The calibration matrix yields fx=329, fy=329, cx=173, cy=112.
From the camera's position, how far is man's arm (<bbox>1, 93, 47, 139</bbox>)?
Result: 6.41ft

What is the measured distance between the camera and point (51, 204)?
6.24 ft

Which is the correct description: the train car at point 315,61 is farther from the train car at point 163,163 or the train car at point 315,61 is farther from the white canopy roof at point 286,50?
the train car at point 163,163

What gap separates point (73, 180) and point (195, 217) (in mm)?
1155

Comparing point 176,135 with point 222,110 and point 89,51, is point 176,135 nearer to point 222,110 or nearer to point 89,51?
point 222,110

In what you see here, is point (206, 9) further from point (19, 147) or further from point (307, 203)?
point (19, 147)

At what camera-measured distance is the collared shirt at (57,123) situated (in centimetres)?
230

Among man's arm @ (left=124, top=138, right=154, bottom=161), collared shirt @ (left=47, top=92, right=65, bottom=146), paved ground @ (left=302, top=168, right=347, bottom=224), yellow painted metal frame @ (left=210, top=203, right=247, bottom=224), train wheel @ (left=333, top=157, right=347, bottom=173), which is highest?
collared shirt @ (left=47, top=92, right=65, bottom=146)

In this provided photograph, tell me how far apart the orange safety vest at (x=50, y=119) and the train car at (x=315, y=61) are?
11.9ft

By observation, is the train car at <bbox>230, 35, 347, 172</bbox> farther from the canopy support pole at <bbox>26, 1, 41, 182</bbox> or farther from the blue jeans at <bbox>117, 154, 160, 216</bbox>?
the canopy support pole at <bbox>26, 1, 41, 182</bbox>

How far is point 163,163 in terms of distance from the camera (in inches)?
________________________________________
§ **What the exercise asks**: Locate each line in the items above that contains the string "bbox", treating uppercase and lowercase as different, and copy those lines.

§ **Finished exercise**:
From the camera's position, how far is man's arm (<bbox>1, 93, 47, 139</bbox>)?
By observation, is the train car at <bbox>230, 35, 347, 172</bbox> farther from the canopy support pole at <bbox>26, 1, 41, 182</bbox> or farther from the blue jeans at <bbox>117, 154, 160, 216</bbox>?
the canopy support pole at <bbox>26, 1, 41, 182</bbox>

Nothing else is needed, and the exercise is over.